DOCUMENT SECTION:
October 6, 2023 at 2:00 PM - 3:00 PM

Ambitious targets on aggressive timelines have been heralded for the development of offshore wind energy in the United States, especially in New Jersey with a target of 11 GW (nearly 2/3 of current generation) of offshore wind energy capacity by 2040. With these targets and timelines, immense effort is required to minimize risk (financial risk, energy system risk, and environmental risk), and computational simulations of full-scale offshore wind farms under realistic atmospheric and oceanic conditions will be absolutely critical in siting, operations, forecasting, and understanding potential climate impacts. Such computational simulations are exceptionally challenging due to the multi-physics, multi-scale nature of the problem from the smallest scales of the waves and the turbulence to the multi-kilometer scales of the farms. As a result, for full-scale farm simulations with Large Eddy Simulation (LES), much of the key physical phenomena will be unresolved. In this seminar, our efforts toward full-scale farm simulations with LES will be discussed. Our computationally efficient wall-modeled LES framework combines an Actuator Disk Model for the wind turbines with a drag force-based model for the influence of the oceanic waves on the marine atmospheric boundary layer, which avoids ad hoc parameterization of oceanic waves as a simple roughness but at no increased cost. Our wall-modeled framework is shown to be orders of magnitude less expensive than wall-resolved/wave-phase-resolved simulations without any loss in accuracy. Recent efforts have focused on extending our approach to oceanic wave spectra, including a dynamic procedure to characterize completely unresolved waves, and to swell. Finally, using our framework, the sensitivity of offshore wind farms to wave characteristics is assessed to demonstrate that the waves are a leading order influence on offshore wind farm performance.

DIRECTION:
Please continue the seminar abstract on offshore wind farm simulation, picking up right after its final sentence. The material that follows was taken from a separate source.

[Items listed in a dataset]
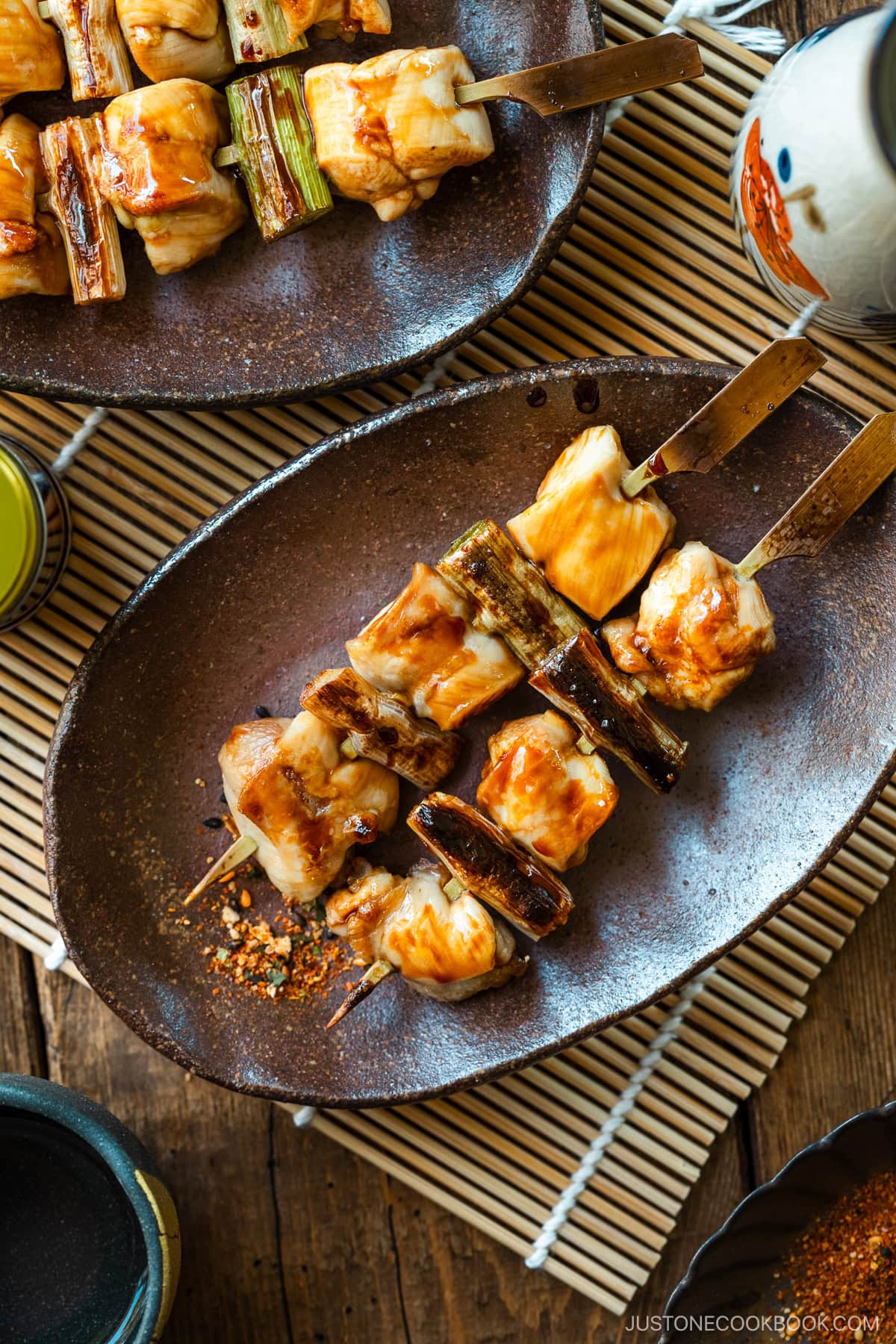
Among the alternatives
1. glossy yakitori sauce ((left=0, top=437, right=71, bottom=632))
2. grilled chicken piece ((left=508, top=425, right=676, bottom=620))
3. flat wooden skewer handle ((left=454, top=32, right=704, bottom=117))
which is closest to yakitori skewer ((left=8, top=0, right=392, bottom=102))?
flat wooden skewer handle ((left=454, top=32, right=704, bottom=117))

RESPONSE TO THIS TASK:
Michael Mueller

Professor and Associate Chair of the Department of Mechanical and Aerospace Engineering at Princeton University

Michael E. Mueller is the Associate Chair of and Professor in the Department of Mechanical and Aerospace Engineering at Princeton University. Since 2020, he is also jointly appointed as a Faculty Researcher at the National Renewable Energy Laboratory. He received a BS degree in mechanical engineering from The University of Texas at Austin in 2007, a MS degree in mechanical engineering from Stanford University in 2009, and a PhD degree in mechanical engineering from Stanford University in 2012. His research interests encompass computational modeling of multi-physics turbulent flows with applications to energy and propulsion, including combustion, offshore wind, and plasma, as well as broader areas of computational and data sciences including uncertainty quantification, algorithms for heterogeneous computational architectures, and data-based modeling and algorithms. He is a Fellow of the American Society of Mechanical Engineers and an Associate Fellow of the American Institute of Aeronautics and Astronautics. Among other awards and recognitions for his research, he has been recognized with the Hiroshi Tsuji Early Career Research Award from The Combustion Institution and the Young Investigator Program (YIP) Award from the Army Research Office. He has also received the Princeton University Graduate Mentoring Award and been named to the Princeton University School of Engineering and Applied Science Commendation List for Outstanding Teaching in 11 semesters.


October 6, 2023
2:00 PM - 3:00 PM
Event Category:


Penn Institute for Computational Science (PICS)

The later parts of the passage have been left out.